I hopped back in the van, wanting to get home to Freddie and my daughter as soon as possible. I navigated back onto I-25 and headed north. I was doing a pretty good clip when I hit some road debris. The van jolted so hard I looked in the rearview mirror to see what I had hit. I couldn’t tell what it was. No matter, I thought, and quickly forgot. About five more miles down the highway I heard a noise. It got louder until it sounded like a helicopter was hovering over me. When the tire exploded it sounded like a bomb going off.
The van swerved wildly, but I managed to keep control of it and pulled off to the side of the interstate. I got out and inspected the left front tire. It was totally shredded. There was almost no rubber left on the smoking rim. This is just great! I kicked the side of the van in frustration. There goes my Q.T. with Freddie tonight!
I retrieved my cell phone from inside and called an emergency roadside assistance company. The dispatcher notified me help was on the way, and advised me to hang tight. I hung up and got back into the nice warm van. While I waited, I called my partner at the mortuary and told him the situation, and that I’d probably be an hour late. The original plan was for me to get the bodies from the hospital and he was going to embalm them. Upon hearing that I wouldn’t be back at the mortuary until eleven o’clock, he told me to leave them and he’d take care of them in the morning.

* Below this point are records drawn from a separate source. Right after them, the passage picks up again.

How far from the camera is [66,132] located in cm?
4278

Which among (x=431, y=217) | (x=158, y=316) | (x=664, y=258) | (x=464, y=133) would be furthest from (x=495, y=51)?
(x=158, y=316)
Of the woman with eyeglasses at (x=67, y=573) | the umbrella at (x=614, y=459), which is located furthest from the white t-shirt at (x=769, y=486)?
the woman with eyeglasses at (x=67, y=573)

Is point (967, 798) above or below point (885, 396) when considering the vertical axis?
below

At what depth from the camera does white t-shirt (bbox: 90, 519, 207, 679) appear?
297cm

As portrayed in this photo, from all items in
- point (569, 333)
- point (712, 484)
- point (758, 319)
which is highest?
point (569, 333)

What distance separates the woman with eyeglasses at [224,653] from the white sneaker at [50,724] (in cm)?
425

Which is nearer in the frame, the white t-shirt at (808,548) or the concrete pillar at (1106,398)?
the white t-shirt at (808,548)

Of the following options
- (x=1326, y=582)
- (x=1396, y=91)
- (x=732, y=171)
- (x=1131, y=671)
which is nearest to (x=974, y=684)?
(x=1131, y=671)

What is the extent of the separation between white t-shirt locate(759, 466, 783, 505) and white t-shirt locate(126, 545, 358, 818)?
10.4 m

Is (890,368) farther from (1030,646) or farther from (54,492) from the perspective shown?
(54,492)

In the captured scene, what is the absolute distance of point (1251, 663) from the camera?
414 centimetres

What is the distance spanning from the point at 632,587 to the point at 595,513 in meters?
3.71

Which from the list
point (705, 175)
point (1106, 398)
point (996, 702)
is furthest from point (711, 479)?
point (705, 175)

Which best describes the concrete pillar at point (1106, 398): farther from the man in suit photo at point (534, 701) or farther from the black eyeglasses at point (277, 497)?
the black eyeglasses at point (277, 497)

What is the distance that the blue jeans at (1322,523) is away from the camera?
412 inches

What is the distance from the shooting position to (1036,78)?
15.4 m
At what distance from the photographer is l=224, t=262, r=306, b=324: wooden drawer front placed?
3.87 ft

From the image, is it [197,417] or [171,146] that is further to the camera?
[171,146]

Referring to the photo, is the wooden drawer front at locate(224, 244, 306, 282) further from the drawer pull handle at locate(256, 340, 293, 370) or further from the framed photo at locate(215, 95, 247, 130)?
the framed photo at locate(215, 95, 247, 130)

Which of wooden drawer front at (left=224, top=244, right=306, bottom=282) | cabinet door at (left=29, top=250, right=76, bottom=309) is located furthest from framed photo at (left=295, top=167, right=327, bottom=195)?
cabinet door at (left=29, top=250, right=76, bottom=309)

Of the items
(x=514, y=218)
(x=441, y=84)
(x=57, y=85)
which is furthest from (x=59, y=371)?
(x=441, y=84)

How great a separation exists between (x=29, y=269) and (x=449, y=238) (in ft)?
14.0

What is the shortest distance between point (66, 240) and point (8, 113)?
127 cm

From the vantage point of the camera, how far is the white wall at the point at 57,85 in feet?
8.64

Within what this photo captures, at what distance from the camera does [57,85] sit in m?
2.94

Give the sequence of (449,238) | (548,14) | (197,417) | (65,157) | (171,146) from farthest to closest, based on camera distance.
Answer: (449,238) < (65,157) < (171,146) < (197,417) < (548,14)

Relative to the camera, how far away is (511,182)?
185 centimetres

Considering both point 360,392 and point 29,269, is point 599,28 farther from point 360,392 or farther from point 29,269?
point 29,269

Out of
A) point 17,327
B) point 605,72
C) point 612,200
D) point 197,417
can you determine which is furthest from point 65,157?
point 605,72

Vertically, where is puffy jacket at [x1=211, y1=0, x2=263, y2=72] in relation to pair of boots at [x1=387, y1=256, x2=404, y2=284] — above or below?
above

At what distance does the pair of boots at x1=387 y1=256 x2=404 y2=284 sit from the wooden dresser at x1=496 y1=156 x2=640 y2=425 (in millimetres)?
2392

Bored, I flipped through the radio stations for almost an hour before a pair of headlights pulled up behind me. I hopped out into the freezing desert air and ran to the rear of the van, hugging my wool coat tight around me. The figure in the white pickup truck engaged an emergency light bar over the cab of his truck and got out. He was an elderly gentleman, probably working during his retirement years to stay busy.